第八十一章 テオドラム 5.ヤルタ教教会
予約投稿の日時を間違えていました。申し訳ありません。
昨日投稿すべきであった分と併せて二話分を公開します。
テオドラム王国の旧都テオドラム。王都としての地位は新都ヴィンシュタットに譲ったが、建国以来の伝統が今も息づくこの街には、新都とはまた別の活気が感じられた。
その旧都の一角に新たに建てられたヤルタ教テオドラム教会の一室で、テオドラムへの布教という大任を任された司教は思い悩んでいた。

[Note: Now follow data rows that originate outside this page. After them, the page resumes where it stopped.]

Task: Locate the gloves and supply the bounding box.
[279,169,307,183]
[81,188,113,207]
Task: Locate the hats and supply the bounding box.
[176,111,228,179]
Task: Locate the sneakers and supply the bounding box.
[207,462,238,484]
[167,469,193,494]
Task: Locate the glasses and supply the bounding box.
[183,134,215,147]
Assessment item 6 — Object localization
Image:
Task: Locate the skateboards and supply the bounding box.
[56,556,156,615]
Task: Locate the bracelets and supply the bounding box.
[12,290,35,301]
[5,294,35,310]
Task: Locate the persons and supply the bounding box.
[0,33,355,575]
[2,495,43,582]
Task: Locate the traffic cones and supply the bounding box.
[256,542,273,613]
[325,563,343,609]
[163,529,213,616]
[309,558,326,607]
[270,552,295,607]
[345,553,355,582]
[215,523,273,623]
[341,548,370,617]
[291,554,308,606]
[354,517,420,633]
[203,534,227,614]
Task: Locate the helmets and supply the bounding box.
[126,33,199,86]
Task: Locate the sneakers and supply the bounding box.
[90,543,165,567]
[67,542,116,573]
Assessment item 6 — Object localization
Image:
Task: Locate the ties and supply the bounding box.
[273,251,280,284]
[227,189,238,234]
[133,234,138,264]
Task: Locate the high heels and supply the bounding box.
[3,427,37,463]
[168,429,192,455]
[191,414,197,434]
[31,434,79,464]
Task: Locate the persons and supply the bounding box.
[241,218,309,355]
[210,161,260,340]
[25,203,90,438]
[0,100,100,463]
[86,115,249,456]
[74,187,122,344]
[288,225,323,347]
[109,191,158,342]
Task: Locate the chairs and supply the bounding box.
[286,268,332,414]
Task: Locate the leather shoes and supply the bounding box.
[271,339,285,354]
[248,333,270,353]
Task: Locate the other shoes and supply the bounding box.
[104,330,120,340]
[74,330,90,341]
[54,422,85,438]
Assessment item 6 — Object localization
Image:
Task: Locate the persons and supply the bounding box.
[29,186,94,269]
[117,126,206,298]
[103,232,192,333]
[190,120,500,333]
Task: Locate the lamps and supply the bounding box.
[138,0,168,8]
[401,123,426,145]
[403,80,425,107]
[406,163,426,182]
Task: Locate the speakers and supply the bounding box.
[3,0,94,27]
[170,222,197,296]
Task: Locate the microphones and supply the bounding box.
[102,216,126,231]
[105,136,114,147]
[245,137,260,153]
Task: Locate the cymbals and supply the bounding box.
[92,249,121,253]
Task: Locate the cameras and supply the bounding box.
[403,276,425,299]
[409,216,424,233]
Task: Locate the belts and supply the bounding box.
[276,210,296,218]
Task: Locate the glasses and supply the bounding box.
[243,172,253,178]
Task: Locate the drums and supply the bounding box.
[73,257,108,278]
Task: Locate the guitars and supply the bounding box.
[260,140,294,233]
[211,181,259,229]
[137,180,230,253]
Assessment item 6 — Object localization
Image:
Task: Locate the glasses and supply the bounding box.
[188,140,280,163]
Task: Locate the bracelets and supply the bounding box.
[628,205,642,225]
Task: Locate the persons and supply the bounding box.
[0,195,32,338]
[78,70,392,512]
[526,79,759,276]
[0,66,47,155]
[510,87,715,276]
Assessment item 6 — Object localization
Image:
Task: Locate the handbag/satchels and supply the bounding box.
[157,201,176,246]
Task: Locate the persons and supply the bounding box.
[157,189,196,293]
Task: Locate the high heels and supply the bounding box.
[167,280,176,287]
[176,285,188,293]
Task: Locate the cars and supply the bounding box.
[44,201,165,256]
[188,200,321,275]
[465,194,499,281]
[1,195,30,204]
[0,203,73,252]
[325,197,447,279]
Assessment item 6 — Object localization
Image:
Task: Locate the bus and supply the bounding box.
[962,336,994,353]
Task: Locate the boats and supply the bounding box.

テオドラム軍が推定二個大隊ほどをイラストリア王国侵攻のために差し向けた事は、既に教主に報告してある。しかし、かれこれ四ヵ月にもなろうというのに、その後の話がうんともすんとも聞こえてこない。一体侵攻部隊はどこへ行ったのか。テオドラム王国の者が狼狽えて走り回っていたようだから、彼らにとっても予想外の事が起きた事だけは確かだろうが……逆に言えば、それ以上の事がまるで判らない。どうやら行方を絶ったらしいのだが……。
(侵攻部隊の規模が情報どおり二個大隊だとすると、滅多な相手に後れは取らぬ筈。ましてや一言も発せずに消滅するなどとは考えられぬ。と、なれば答えは一つしか無い)
テオドラムの地への布教を任された司教は優秀な人物であった。配下の伝道士――新たな場所へヤルタ教の教えを広める役目を担う司祭・助祭を、ヤルタ教ではこう呼んでいた。司教自体は一段上級の伝道師である――を手足の如く使い、布教と同時にその地の情勢や民衆の動きなどを探らせていた。しかし、テオドラムに入ってまだ日も浅い現時点では軍部や王国に伝手を育てる時間はなく、侵攻部隊の足跡がオドラントの地で掻き消すように無くなっているという異常事態を知る事はできなかった。
(テオドラム軍二個大隊は、自らの意思で姿を隠した。つまりは叛乱が起こったのだ。指揮官クラスが首謀していれば、下級兵士は上官の指示に従うだろうから、たとえ二個大隊といえども統率するのは難しくない筈。だが……問題はその後だ。二個大隊の兵士と軍備をどこに隠した?)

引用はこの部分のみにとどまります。